Coder Social home page Coder Social logo

techthiyanes / im2recipe Goto Github PK

View Code? Open in Web Editor NEW

This project forked from torralba-lab/im2recipe

0.0 0.0 0.0 265 KB

Code supporting the CVPR 2017 paper "Learning Cross-modal Embeddings for Cooking Recipes and Food Images"

License: MIT License

Lua 48.00% Python 52.00%

im2recipe's Introduction

im2recipe: Learning Cross-modal Embeddings for Cooking Recipes and Food Images

This repository contains the code to train and evaluate models from the paper:
Learning Cross-modal Embeddings for Cooking Recipes and Food Images

Clone it using:

git clone --recursive https://github.com/torralba-lab/im2recipe.git

If you find this code useful, please consider citing:

@inproceedings{salvador2017learning,
  title={Learning Cross-modal Embeddings for Cooking Recipes and Food Images},
  author={Salvador, Amaia and Hynes, Nicholas and Aytar, Yusuf and Marin, Javier and 
          Ofli, Ferda and Weber, Ingmar and Torralba, Antonio},
  booktitle={Proceedings of the IEEE Conference on Computer Vision and Pattern Recognition},
  year={2017}
}

Contents

  1. Installation
  2. Recipe1M Dataset
  3. Vision models
  4. Out-of-the-box training
  5. Prepare training data
  6. Training
  7. Testing
  8. Visualization
  9. Pretrained model
  10. Contact

Installation

Install Torch:

git clone https://github.com/torch/distro.git ~/torch --recursive
cd ~/torch; bash install-deps;
./install.sh

Install the following packages:

luarocks install torch
luarocks install nn
luarocks install image
luarocks install optim
luarocks install rnn
luarocks install loadcaffe
luarocks install moonscript

Install CUDA and cudnn.
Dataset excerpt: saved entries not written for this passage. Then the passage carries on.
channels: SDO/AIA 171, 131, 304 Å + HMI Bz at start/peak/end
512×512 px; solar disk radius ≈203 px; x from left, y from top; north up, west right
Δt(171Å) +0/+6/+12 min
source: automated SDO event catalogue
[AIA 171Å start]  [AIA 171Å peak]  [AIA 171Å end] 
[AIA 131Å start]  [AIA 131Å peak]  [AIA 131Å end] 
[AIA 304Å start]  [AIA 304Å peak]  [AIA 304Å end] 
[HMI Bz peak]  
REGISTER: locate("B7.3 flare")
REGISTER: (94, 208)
Then run:

luarocks install cutorch
luarocks install cunn
luarocks install cudnn

A custom fork of torch-hdf5 with string support is needed:

cd ~/torch/extra
git clone https://github.com/nhynes/torch-hdf5.git
cd torch-hdf5
git checkout chars2
luarocks build hdf5-0-0.rockspec

We use Python2.7 for data processing. Install dependencies with pip install -r requirements.txt

Recipe1M Dataset

Our Recipe1M dataset is available for download here.

Vision models

We used the following pretrained vision models:

when training, point arguments -proto and -caffemodel to the files you just downloaded.

when training, point the argument -resnet_model to this file.

Out-of-the-box training

To train the model, you will need the following files:

  • data/data.h5: HDF5 file containing skip-instructions vectors, ingredient ids, categories and preprocessed images.
  • data/text/vocab.bin: ingredient Word2Vec vocabulary. Used during training to select word2vec vectors given ingredient ids.
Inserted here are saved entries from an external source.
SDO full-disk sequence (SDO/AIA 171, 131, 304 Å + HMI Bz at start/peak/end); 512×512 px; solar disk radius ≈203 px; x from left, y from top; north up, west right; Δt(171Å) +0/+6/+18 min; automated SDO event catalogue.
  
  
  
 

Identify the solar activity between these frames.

The links to download them are available here.

Prepare training data

We also provide the steps to format and prepare Recipe1M data for training the trijoint model. We hope these instructions will allow others to train similar models with other data sources as well.

Choosing semantic categories

We provide the script we used to extract semantic categories from bigrams in recipe titles:

  • Run python bigrams --crtbgrs. This will save to disk all bigrams in the corpus of all recipe titles in the training set, sorted by frequency.
  • Running the same script with --nocrtbgrs will create class labels from those bigrams adding food101 categories.
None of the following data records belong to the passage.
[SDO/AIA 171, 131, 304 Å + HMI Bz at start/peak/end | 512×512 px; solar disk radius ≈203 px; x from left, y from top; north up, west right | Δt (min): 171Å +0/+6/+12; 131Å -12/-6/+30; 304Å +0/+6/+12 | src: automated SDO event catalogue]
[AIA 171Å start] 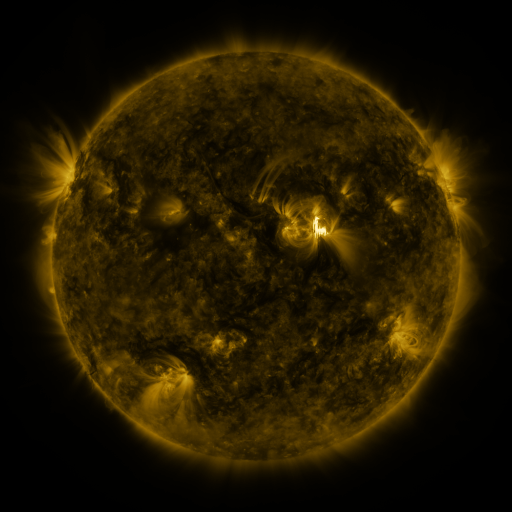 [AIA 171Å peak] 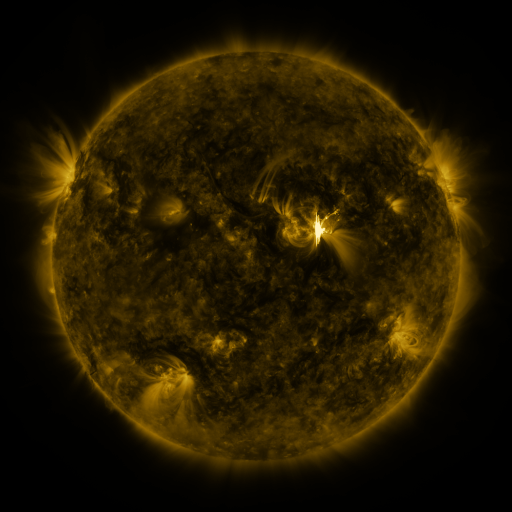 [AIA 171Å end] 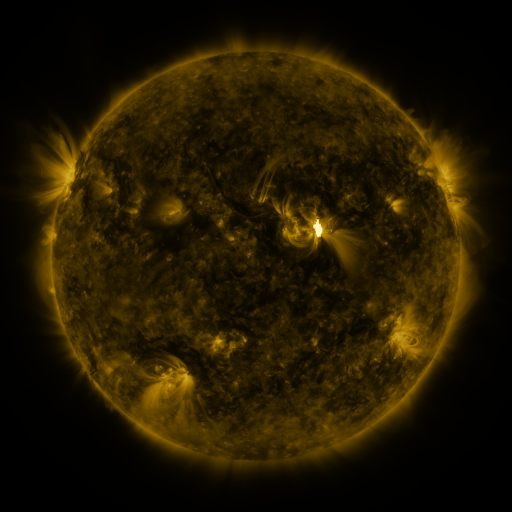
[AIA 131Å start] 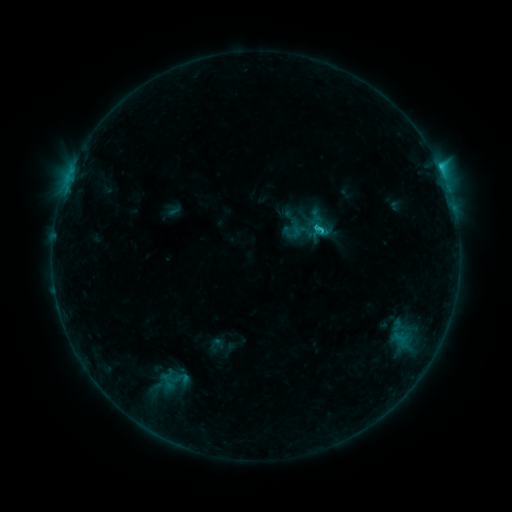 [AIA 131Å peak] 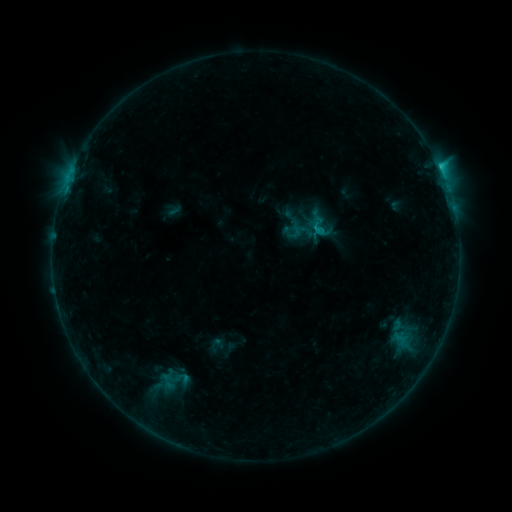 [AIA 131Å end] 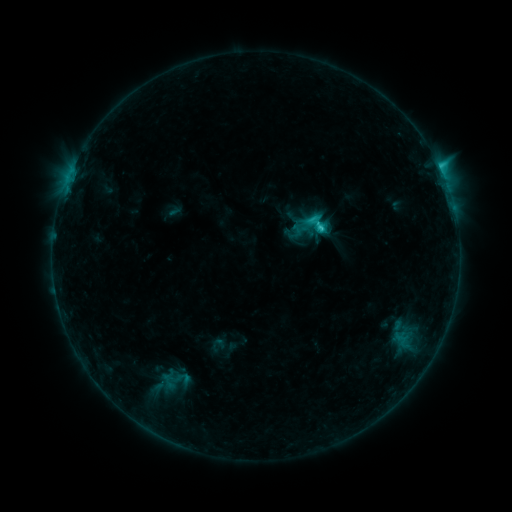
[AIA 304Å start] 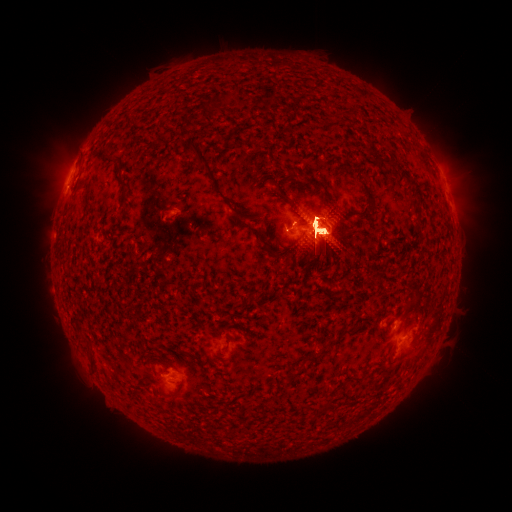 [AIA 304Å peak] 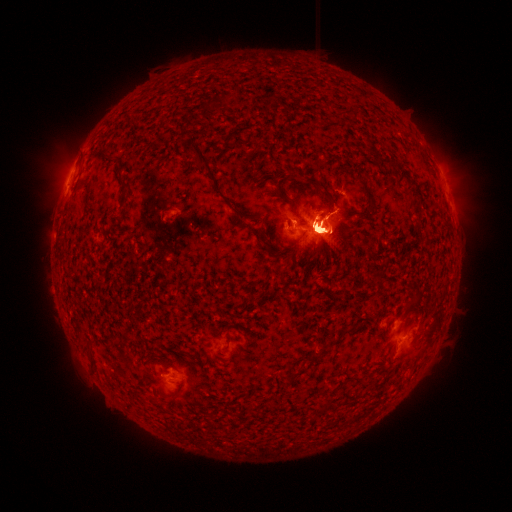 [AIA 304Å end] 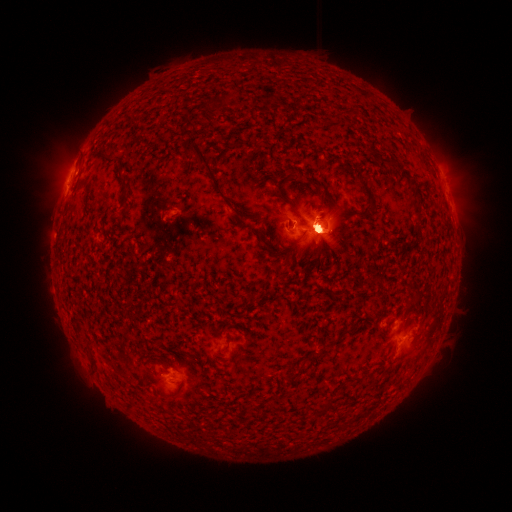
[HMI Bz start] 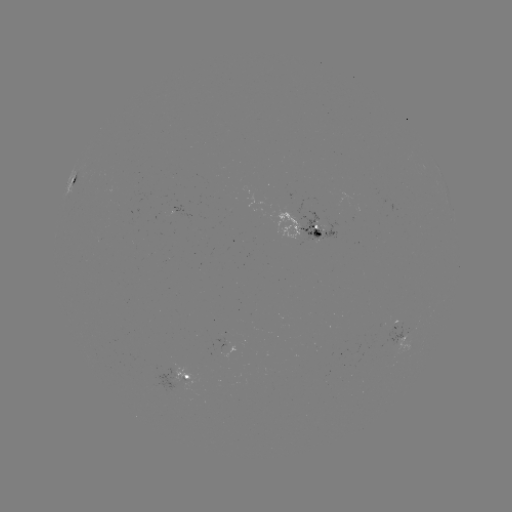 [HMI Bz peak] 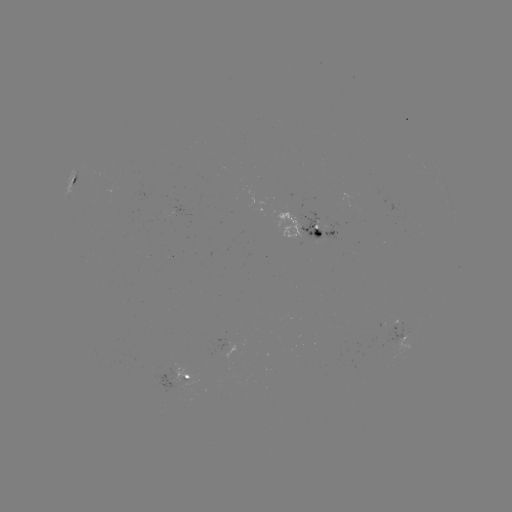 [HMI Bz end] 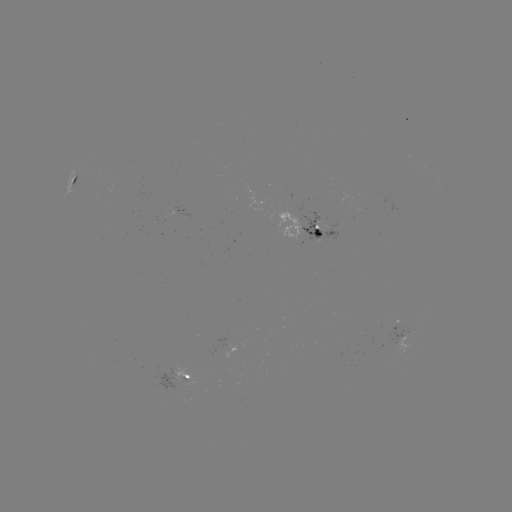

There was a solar eruption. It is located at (419, 341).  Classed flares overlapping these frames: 1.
These steps will create a file called classes1M.pkl in ./data/ that will be used later to create the HDF5 file including categories.

Word2Vec

Training word2vec with recipe data:

  • Run python tokenize_instructions.py train to create a single file with all training recipe text.
  • Run the same python tokenize_instructions.py to generate the same file with data for all partitions (needed for skip-thoughts later).
  • Download and compile word2vec
  • Train with:
./word2vec -hs 1 -negative 0 -window 10 -cbow 0 -iter 10 -size 300 -binary 1 -min-count 10 -threads 20 -train tokenized_instructions_train.txt -output vocab.bin
  • Run python get_vocab.py vocab.bin to extract dictionary entries from the w2v binary file. This script will save vocab.txt, which will be used to create the dataset later.
  • Move vocab.bin and vocab.txt to ./data/text/.

Skip-instructions

  • Navigate to th-skip
  • Create directories where data will be stored:
mkdir data
mkdir snaps
  • Prepare the dataset running from scripts directory:
python mk_dataset.py 
--dataset /path/to/recipe1M/ 
--vocab /path/to/w2v/vocab.txt 
--toks /path/to/tokenized_instructions.txt

where tokenized_instructions.txt contains text instructions for the entire dataset (generated in step 2 of the Word2Vec section above), and vocab.txt are the entries of the word2vec dictionary (generated in step 6 in the previous section).

  • Train the model with:
moon main.moon 
-dataset data/dataset.h5 
-dim 1024 
-nEncRNNs 2 
-snapfile snaps/snapfile 
-savefreq 500 
-batchSize 128 
-w2v /path/to/w2v/vocab.bin
  • Get encoder from the trained model. From scripts:
moon extract_encoder.moon
../snaps/snapfile_xx.t7
encoder.t7
true
  • Extract features. From scripts:
moon encode.moon 
-data ../data/dataset.h5
-model encoder.t7
-partition test
-out encs_test_1024.t7

Run for -partition = {train,val,test} and -out={encs_train_1024,encs_val_1024,encs_test_1024} to extract features for the dataset.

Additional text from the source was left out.